*** Task inputs Section Begins ***

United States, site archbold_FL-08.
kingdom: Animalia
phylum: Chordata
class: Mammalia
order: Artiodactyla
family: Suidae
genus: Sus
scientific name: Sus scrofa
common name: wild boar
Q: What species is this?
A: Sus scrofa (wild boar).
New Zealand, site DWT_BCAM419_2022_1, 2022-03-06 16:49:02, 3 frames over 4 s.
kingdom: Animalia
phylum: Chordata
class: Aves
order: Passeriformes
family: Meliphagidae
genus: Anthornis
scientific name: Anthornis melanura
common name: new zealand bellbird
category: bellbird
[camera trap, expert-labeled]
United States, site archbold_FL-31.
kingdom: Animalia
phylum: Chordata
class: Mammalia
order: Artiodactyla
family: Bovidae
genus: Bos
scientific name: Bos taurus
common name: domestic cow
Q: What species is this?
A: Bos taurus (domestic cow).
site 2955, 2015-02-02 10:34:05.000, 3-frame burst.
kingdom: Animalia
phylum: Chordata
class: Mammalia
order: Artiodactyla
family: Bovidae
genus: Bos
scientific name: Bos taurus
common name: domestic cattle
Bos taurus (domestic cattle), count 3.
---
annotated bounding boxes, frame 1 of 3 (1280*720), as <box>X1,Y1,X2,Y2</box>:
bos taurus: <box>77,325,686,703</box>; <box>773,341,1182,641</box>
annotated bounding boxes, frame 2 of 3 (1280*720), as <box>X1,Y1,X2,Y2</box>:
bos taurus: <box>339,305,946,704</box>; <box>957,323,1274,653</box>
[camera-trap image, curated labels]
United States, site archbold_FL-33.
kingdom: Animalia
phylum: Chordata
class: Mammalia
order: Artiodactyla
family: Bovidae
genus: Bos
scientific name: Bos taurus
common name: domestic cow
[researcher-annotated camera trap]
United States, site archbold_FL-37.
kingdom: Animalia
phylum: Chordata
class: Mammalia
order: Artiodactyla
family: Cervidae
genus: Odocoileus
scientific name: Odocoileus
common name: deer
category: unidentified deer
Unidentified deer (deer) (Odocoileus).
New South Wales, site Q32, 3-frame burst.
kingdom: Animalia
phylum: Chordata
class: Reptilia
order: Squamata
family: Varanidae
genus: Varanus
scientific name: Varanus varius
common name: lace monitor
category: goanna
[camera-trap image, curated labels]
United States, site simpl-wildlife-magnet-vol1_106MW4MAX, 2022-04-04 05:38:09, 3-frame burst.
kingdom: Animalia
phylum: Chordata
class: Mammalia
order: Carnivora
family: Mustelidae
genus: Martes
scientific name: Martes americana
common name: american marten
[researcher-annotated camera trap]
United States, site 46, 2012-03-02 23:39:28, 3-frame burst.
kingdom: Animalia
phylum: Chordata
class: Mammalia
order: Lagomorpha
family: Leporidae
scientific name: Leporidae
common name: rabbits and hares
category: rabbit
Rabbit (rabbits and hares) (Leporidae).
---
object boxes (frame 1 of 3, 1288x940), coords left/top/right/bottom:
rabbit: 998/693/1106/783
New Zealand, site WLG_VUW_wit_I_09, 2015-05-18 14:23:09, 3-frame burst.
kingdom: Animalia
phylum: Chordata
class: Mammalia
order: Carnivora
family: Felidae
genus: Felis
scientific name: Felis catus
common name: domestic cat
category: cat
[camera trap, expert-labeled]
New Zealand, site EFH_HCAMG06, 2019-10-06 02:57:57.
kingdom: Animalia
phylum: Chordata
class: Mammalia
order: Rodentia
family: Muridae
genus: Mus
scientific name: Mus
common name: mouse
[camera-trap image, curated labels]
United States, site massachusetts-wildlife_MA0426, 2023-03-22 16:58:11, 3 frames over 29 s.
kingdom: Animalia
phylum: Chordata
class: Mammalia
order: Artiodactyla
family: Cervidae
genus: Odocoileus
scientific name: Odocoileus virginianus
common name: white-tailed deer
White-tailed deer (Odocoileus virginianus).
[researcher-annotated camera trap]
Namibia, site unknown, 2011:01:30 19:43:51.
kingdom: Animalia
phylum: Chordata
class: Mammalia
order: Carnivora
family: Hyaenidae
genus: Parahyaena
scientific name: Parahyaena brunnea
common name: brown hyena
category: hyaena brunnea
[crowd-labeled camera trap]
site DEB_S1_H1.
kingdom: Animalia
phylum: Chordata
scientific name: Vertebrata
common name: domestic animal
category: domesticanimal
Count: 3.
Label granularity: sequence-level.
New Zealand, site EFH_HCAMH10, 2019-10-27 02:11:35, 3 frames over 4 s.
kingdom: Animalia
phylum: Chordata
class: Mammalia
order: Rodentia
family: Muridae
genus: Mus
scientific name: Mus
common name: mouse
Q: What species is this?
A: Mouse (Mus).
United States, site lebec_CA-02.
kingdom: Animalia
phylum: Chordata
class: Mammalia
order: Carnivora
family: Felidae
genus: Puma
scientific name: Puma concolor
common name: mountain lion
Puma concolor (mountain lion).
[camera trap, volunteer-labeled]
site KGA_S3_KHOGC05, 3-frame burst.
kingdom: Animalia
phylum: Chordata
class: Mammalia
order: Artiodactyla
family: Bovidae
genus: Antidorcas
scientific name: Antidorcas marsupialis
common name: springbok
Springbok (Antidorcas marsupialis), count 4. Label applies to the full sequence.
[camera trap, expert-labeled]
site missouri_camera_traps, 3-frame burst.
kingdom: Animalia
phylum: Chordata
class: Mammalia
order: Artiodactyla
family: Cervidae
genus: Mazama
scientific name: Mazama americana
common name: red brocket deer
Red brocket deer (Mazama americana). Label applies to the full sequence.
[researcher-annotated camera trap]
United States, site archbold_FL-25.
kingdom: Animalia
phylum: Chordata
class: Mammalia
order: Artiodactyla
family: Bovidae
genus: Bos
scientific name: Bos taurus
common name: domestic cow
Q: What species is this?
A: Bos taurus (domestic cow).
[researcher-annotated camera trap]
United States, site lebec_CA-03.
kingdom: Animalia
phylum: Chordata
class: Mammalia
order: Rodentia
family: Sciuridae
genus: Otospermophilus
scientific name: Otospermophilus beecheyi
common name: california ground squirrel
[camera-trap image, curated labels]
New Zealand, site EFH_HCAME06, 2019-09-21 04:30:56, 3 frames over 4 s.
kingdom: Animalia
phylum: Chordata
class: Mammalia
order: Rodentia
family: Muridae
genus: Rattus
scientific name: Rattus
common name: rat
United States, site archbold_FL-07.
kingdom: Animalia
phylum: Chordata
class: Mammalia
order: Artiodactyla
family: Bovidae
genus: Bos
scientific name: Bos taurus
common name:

*** Task inputs Section Ends ***

Work instruction: From the first line to the last, restate the data above exactly.

Response area:
United States, site archbold_FL-08.
kingdom: Animalia
phylum: Chordata
class: Mammalia
order: Artiodactyla
family: Suidae
genus: Sus
scientific name: Sus scrofa
common name: wild boar
Q: What species is this?
A: Sus scrofa (wild boar).
New Zealand, site DWT_BCAM419_2022_1, 2022-03-06 16:49:02, 3 frames over 4 s.
kingdom: Animalia
phylum: Chordata
class: Aves
order: Passeriformes
family: Meliphagidae
genus: Anthornis
scientific name: Anthornis melanura
common name: new zealand bellbird
category: bellbird
[camera trap, expert-labeled]
United States, site archbold_FL-31.
kingdom: Animalia
phylum: Chordata
class: Mammalia
order: Artiodactyla
family: Bovidae
genus: Bos
scientific name: Bos taurus
common name: domestic cow
Q: What species is this?
A: Bos taurus (domestic cow).
site 2955, 2015-02-02 10:34:05.000, 3-frame burst.
kingdom: Animalia
phylum: Chordata
class: Mammalia
order: Artiodactyla
family: Bovidae
genus: Bos
scientific name: Bos taurus
common name: domestic cattle
Bos taurus (domestic cattle), count 3.
---
annotated bounding boxes, frame 1 of 3 (1280*720), as <box>X1,Y1,X2,Y2</box>:
bos taurus: <box>77,325,686,703</box>; <box>773,341,1182,641</box>
annotated bounding boxes, frame 2 of 3 (1280*720), as <box>X1,Y1,X2,Y2</box>:
bos taurus: <box>339,305,946,704</box>; <box>957,323,1274,653</box>
[camera-trap image, curated labels]
United States, site archbold_FL-33.
kingdom: Animalia
phylum: Chordata
class: Mammalia
order: Artiodactyla
family: Bovidae
genus: Bos
scientific name: Bos taurus
common name: domestic cow
[researcher-annotated camera trap]
United States, site archbold_FL-37.
kingdom: Animalia
phylum: Chordata
class: Mammalia
order: Artiodactyla
family: Cervidae
genus: Odocoileus
scientific name: Odocoileus
common name: deer
category: unidentified deer
Unidentified deer (deer) (Odocoileus).
New South Wales, site Q32, 3-frame burst.
kingdom: Animalia
phylum: Chordata
class: Reptilia
order: Squamata
family: Varanidae
genus: Varanus
scientific name: Varanus varius
common name: lace monitor
category: goanna
[camera-trap image, curated labels]
United States, site simpl-wildlife-magnet-vol1_106MW4MAX, 2022-04-04 05:38:09, 3-frame burst.
kingdom: Animalia
phylum: Chordata
class: Mammalia
order: Carnivora
family: Mustelidae
genus: Martes
scientific name: Martes americana
common name: american marten
[researcher-annotated camera trap]
United States, site 46, 2012-03-02 23:39:28, 3-frame burst.
kingdom: Animalia
phylum: Chordata
class: Mammalia
order: Lagomorpha
family: Leporidae
scientific name: Leporidae
common name: rabbits and hares
category: rabbit
Rabbit (rabbits and hares) (Leporidae).
---
object boxes (frame 1 of 3, 1288x940), coords left/top/right/bottom:
rabbit: 998/693/1106/783
New Zealand, site WLG_VUW_wit_I_09, 2015-05-18 14:23:09, 3-frame burst.
kingdom: Animalia
phylum: Chordata
class: Mammalia
order: Carnivora
family: Felidae
genus: Felis
scientific name: Felis catus
common name: domestic cat
category: cat
[camera trap, expert-labeled]
New Zealand, site EFH_HCAMG06, 2019-10-06 02:57:57.
kingdom: Animalia
phylum: Chordata
class: Mammalia
order: Rodentia
family: Muridae
genus: Mus
scientific name: Mus
common name: mouse
[camera-trap image, curated labels]
United States, site massachusetts-wildlife_MA0426, 2023-03-22 16:58:11, 3 frames over 29 s.
kingdom: Animalia
phylum: Chordata
class: Mammalia
order: Artiodactyla
family: Cervidae
genus: Odocoileus
scientific name: Odocoileus virginianus
common name: white-tailed deer
White-tailed deer (Odocoileus virginianus).
[researcher-annotated camera trap]
Namibia, site unknown, 2011:01:30 19:43:51.
kingdom: Animalia
phylum: Chordata
class: Mammalia
order: Carnivora
family: Hyaenidae
genus: Parahyaena
scientific name: Parahyaena brunnea
common name: brown hyena
category: hyaena brunnea
[crowd-labeled camera trap]
site DEB_S1_H1.
kingdom: Animalia
phylum: Chordata
scientific name: Vertebrata
common name: domestic animal
category: domesticanimal
Count: 3.
Label granularity: sequence-level.
New Zealand, site EFH_HCAMH10, 2019-10-27 02:11:35, 3 frames over 4 s.
kingdom: Animalia
phylum: Chordata
class: Mammalia
order: Rodentia
family: Muridae
genus: Mus
scientific name: Mus
common name: mouse
Q: What species is this?
A: Mouse (Mus).
United States, site lebec_CA-02.
kingdom: Animalia
phylum: Chordata
class: Mammalia
order: Carnivora
family: Felidae
genus: Puma
scientific name: Puma concolor
common name: mountain lion
Puma concolor (mountain lion).
[camera trap, volunteer-labeled]
site KGA_S3_KHOGC05, 3-frame burst.
kingdom: Animalia
phylum: Chordata
class: Mammalia
order: Artiodactyla
family: Bovidae
genus: Antidorcas
scientific name: Antidorcas marsupialis
common name: springbok
Springbok (Antidorcas marsupialis), count 4. Label applies to the full sequence.
[camera trap, expert-labeled]
site missouri_camera_traps, 3-frame burst.
kingdom: Animalia
phylum: Chordata
class: Mammalia
order: Artiodactyla
family: Cervidae
genus: Mazama
scientific name: Mazama americana
common name: red brocket deer
Red brocket deer (Mazama americana). Label applies to the full sequence.
[researcher-annotated camera trap]
United States, site archbold_FL-25.
kingdom: Animalia
phylum: Chordata
class: Mammalia
order: Artiodactyla
family: Bovidae
genus: Bos
scientific name: Bos taurus
common name: domestic cow
Q: What species is this?
A: Bos taurus (domestic cow).
[researcher-annotated camera trap]
United States, site lebec_CA-03.
kingdom: Animalia
phylum: Chordata
class: Mammalia
order: Rodentia
family: Sciuridae
genus: Otospermophilus
scientific name: Otospermophilus beecheyi
common name: california ground squirrel
[camera-trap image, curated labels]
New Zealand, site EFH_HCAME06, 2019-09-21 04:30:56, 3 frames over 4 s.
kingdom: Animalia
phylum: Chordata
class: Mammalia
order: Rodentia
family: Muridae
genus: Rattus
scientific name: Rattus
common name: rat
United States, site archbold_FL-07.
kingdom: Animalia
phylum: Chordata
class: Mammalia
order: Artiodactyla
family: Bovidae
genus: Bos
scientific name: Bos taurus
common name:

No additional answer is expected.